▶ _What is asked_:
- 1) In the pear irrigation article, which organization funded the research project?
- 2) Reproduce the part of the pear irrigation article starting at "The irrigation upgrade" and ending at "water, DuPont said.".

▶ _Source excerpt_:
··········

Cork spot cuts into packouts and poses a perennial problem for Anjou growers, but recent on-farm demos at several sites in Central Washington show that improving irrigation efficiency can significantly reduce culls due to cork and boost fruit size, subsequently boosting returns.
The irrigation upgrade blocks are part of a two-pronged research project led by Washington State University physiologist Lee Kalcsits, extension specialist Tianna DuPont and soil scientist Troy Peters, funded by the Washington Tree Fruit Research Commission. Support from conservation organizations also helped cover the cost of more efficient irrigation equipment.
“We’re trying to address two questions at once: What actually is our irrigation recommendation for the best fruit quality, and given that recommendation, how can we have the systems to deploy that?” DuPont said. “We need both to fully optimize our pear systems.”
Common irrigation challenges include cork, small fruit, uneven pressure or flow, clogging filters, runoff, not enough water and too much water, DuPont said.
In a virtual field day this summer, Kalcsits said that applying the right amount of water helps to keep trees in balance. Too much water encourages vigorous shoot growth that reduces light and spray penetration and promotes development of cork. On the other hand, making sure the entire block gets sufficient water can improve uniformity in fruit size.

··········

▶ _Data segment_:
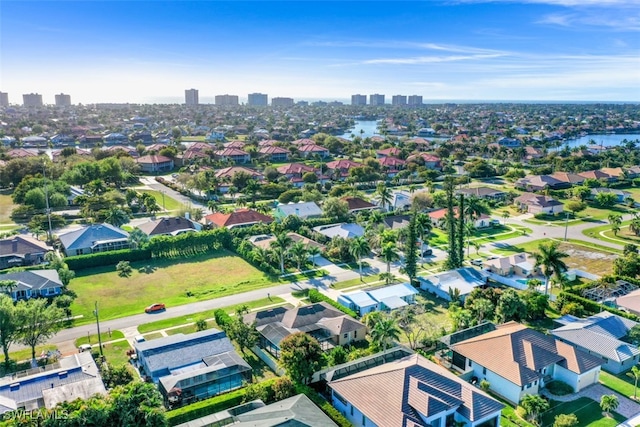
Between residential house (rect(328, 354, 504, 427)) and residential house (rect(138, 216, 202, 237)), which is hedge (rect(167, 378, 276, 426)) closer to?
residential house (rect(328, 354, 504, 427))

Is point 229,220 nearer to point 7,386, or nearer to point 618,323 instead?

··········

▶ _Answers by task_:
- 1) The Washington Tree Fruit Research Commission.

- 2)
The irrigation upgrade blocks are part of a two-pronged research project led by Washington State University physiologist Lee Kalcsits, extension specialist Tianna DuPont and soil scientist Troy Peters, funded by the Washington Tree Fruit Research Commission. Support from conservation organizations also helped cover the cost of more efficient irrigation equipment.
“We’re trying to address two questions at once: What actually is our irrigation recommendation for the best fruit quality, and given that recommendation, how can we have the systems to deploy that?” DuPont said. “We need both to fully optimize our pear systems.”
Common irrigation challenges include cork, small fruit, uneven pressure or flow, clogging filters, runoff, not enough water and too much water, DuPont said.